As Emergency Response Personnel HR Adviser it’s sometimes hard to get out of Head Office/capital city. So I found it a bit surreal at Wilson Airport, Nairobi waiting for the red-eye humanitarian flight to North Eastern Kenya knowing my day at work would involve the world’s biggest refugee camp – with over 300,000 people.
Nairobi’s chilly and I’m wearing two fleeces in evening in contrast in Dadaab’s desert it’s raining and very hot and humid. After a few days of rain there are fresh green shoots of grass everywhere, but not enough to plant food.

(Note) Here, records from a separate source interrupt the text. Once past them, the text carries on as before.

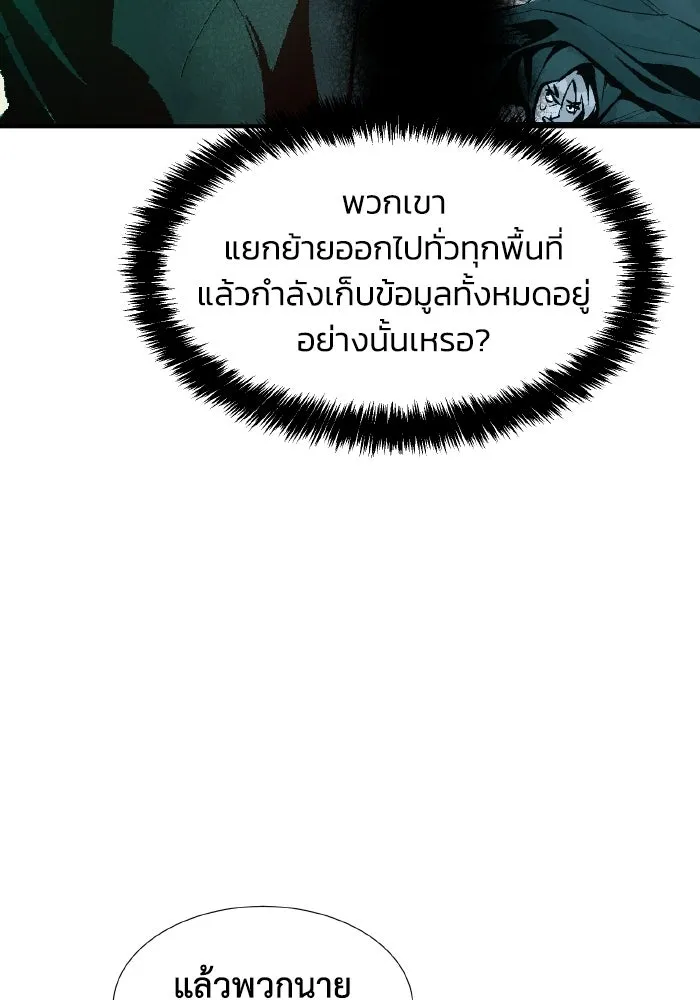 The Lone Necromancer ตอนที่ 96 รูปที่ 38
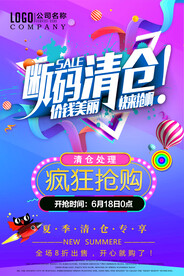 断码清仓海报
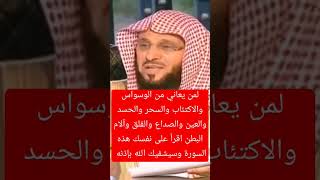 لمن يعاني من الوسواس والاكتئاب والسحر والحسد والعين والصداع والقلق وآلام البطن اقرأ على نفسك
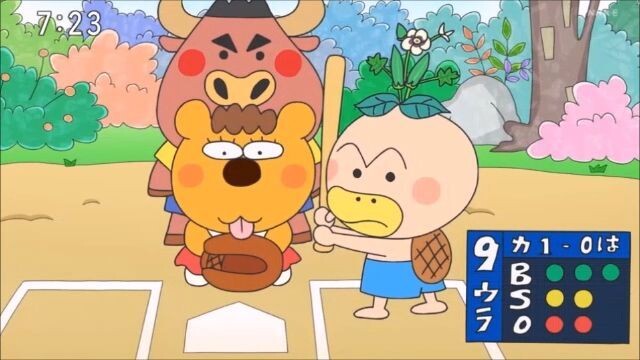 アニメ はなかっぱ はなかっぱ、あきっぽい!?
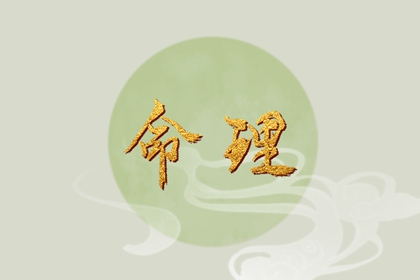 择吉黄历每日宜忌_择吉黄历_搬家择吉日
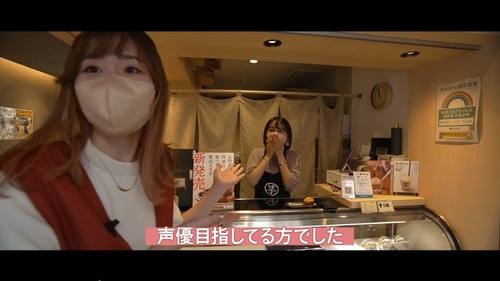 【画像】ぼざろ特番に出てた芋菓子店で働きながら声優を目指している女の子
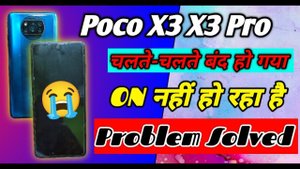 Don't Repair POCO X3 POCO X3 Pro 😭 Poco X3 Pro CPU Reballing kahan se Karen || Poco X3 Pro Dead Fix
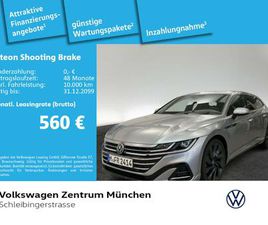 VOLKSWAGEN ARTEON SHOOTING BRAKE R ARTEON SHOOTINGBRAKE 2.0 TDI 4MOT R-LINE LEDER NAVIPRO LED AHK DSG
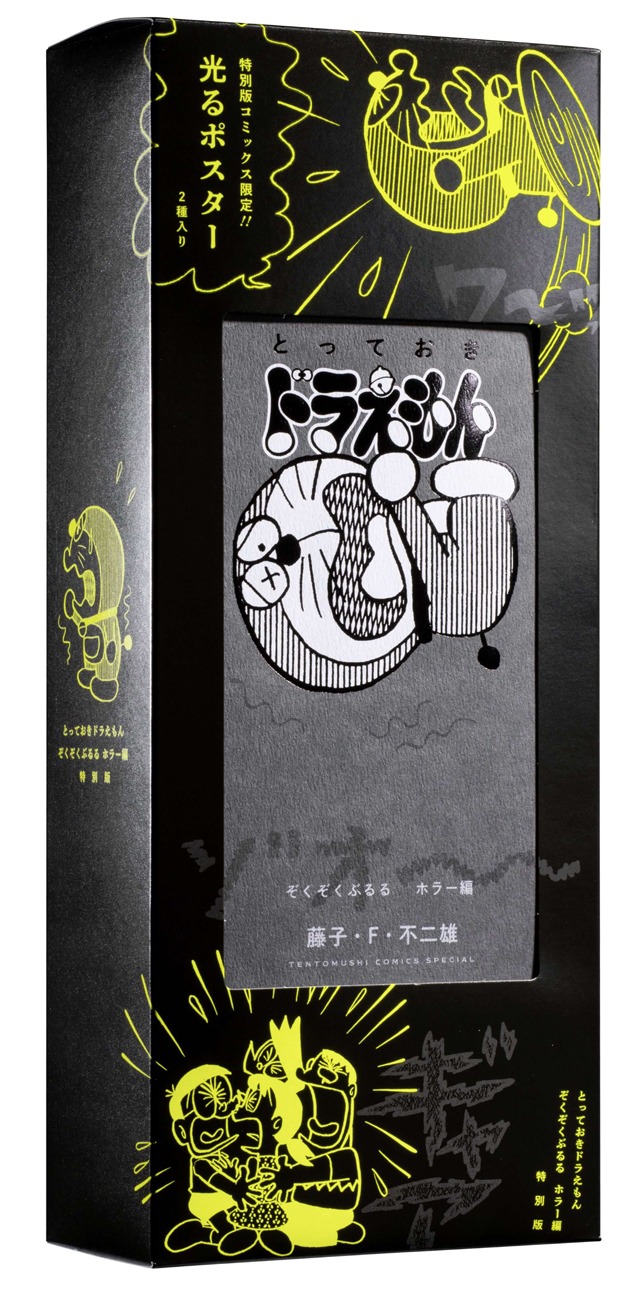 「とっておきドラえもん ぞくぞくぶるるホラー編」の特別版。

Our pickup met us at the landing strip and we drove through Dadaab town to the Save the Children base. Driving through the town some of the ladies are dressed in black with their faces covered and some are wearing vivid colours. I exchanged a glance with a beautiful young woman who gave me a friendly, cheeky smile.
UNHCR have a huge compound outside town – at least a couple of km sq – and then within that CARE have a compound. We have offices and accommodation there too.
I received a very friendly welcome from staff and enjoyed listening to the usual office wrangles: who forgot to order the vehicle, please would someone put the printer toner in. I typed up some contracts for new staff who are refugees. It was strange to have a man identified by ration card number and not a passport or id.
My daily routine is walk from office to the mess which takes about 3 mins. It’s then about 3 mins to my little house which has toilet – and shower that I haven’t got working yet so I’m on bucket baths. Food in the mess is fine. Lunch is rice with gravy, tomatoes and potatoes and bean stew and spinach. Dinner is the same but with goat.
I interviewed child protection staff in a traditional round toukal/hut with thatched roof. As we worked maribou storks paraded up and down outside and a family of mongoose capered around. I found it hard to concentrate!
Today I visited one of the three camps that make up Dadaab – Hagadaley. It reminded me of Harry Potter’s Diagon Alley. On the way we puttered through muddy potholes for a few miles passing groups of kids from the camps swimming and having fun in the large ponds that appeared on the road last week.
In the camp I sat with our dedicated and professional child protection officer, Jayne and heard heartbreaking stories.
A man who fled with his wife and 7 children from Somalia also carried with him his neighbour’s two year old and baby as they were alone in the house when the fighting got near. He has cared for them now for two years. He came to Dadaab two months ago and the Red Cross traced the children’s parents to another refugee camp. Save the Children will now help reunite the children with their parents.
Another girl I met was a quiet, shy 20 year old, she had 7 children with her. Her parents had passed away and so she’d lived in Mogadishu with her grandmother. The fighting got worse so she took charge of 7 of her siblings and cousins and travelled the two hundred miles to reach the camp in Dadaab.
That’s how she told her story; factually. I can’t imagine the emotional turnmoil of what she had been through.
The children ranged from 7 to 17. There were 4 boys and 3 girls. They’d just arrived and she was looking for help. Jayne patiently explained the support she could receive – a plot to live in and shelter, and ration cards for the whole group and schooling. While she arranges school the children can go to one of our Child Friendly Spaces to meet other children and play games. She was too afraid to let the children leave the house without her as she thought they would be beaten but Jayne reassured her they would be safe in our Child Friendly Space.
Hopefully they will find safety and stability in the camp although it is struggling to deal with the current numbers and there are child protection issues that our staff are striving to address.
I’m headed back to Nairobi to support the HR team as we carry out the vital work of recruiting people to help us expand our work here.